------ Supplied information

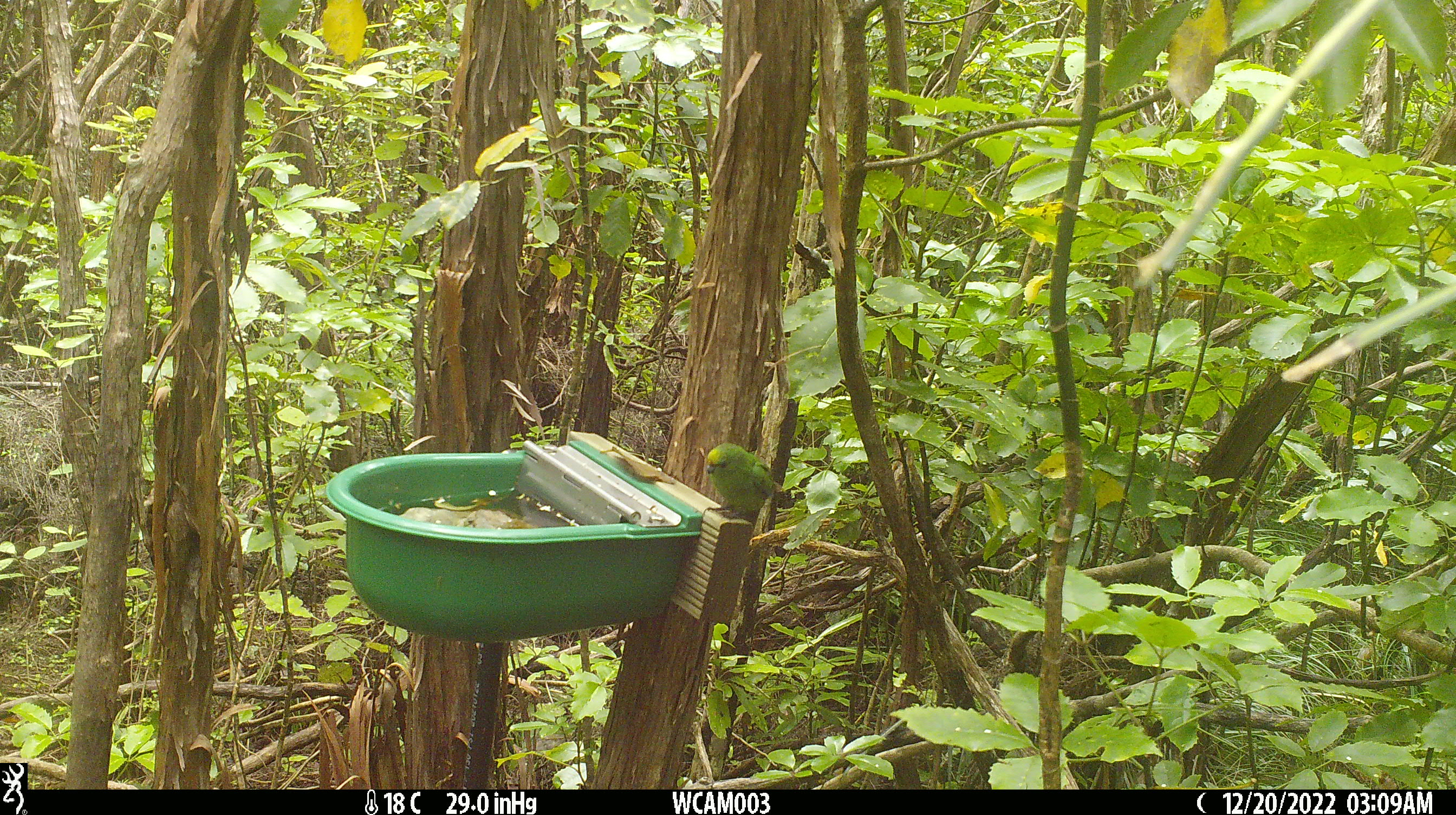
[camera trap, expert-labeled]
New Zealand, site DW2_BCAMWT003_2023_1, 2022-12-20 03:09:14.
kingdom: Animalia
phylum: Chordata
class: Aves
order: Psittaciformes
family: Psittaculidae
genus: Cyanoramphus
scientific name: Cyanoramphus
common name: parakeet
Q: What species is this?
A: Parakeet (Cyanoramphus).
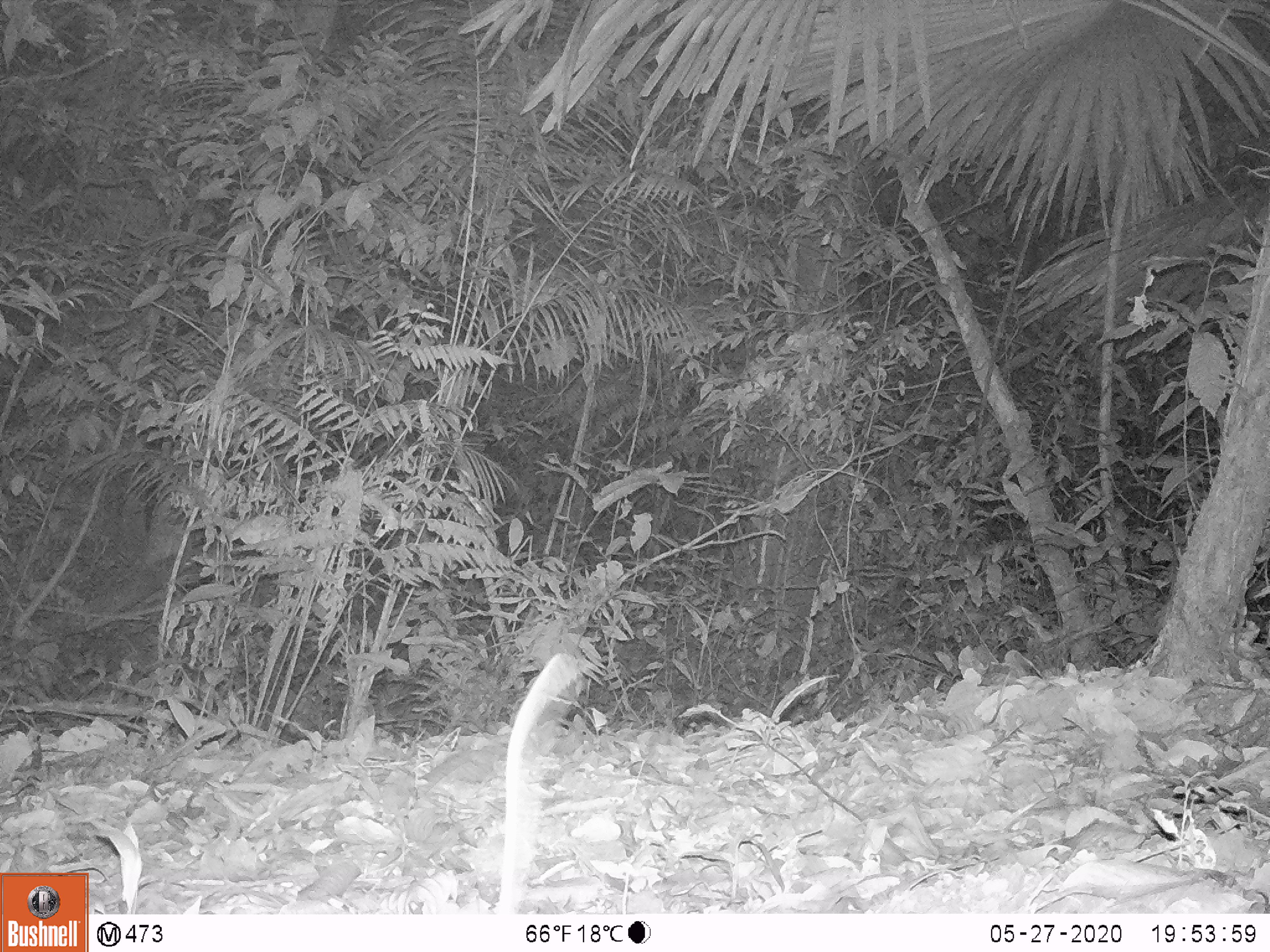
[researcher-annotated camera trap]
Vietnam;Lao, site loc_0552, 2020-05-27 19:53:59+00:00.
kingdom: Animalia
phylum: Chordata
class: Mammalia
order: Rodentia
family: Muridae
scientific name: Muridae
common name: old-world mice and rats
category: unidentified murid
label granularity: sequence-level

------------

Your instructions: Identify the lines of the data that contain the word "camera". Copy each of them.

Task response:
[camera trap, expert-labeled]
[researcher-annotated camera trap]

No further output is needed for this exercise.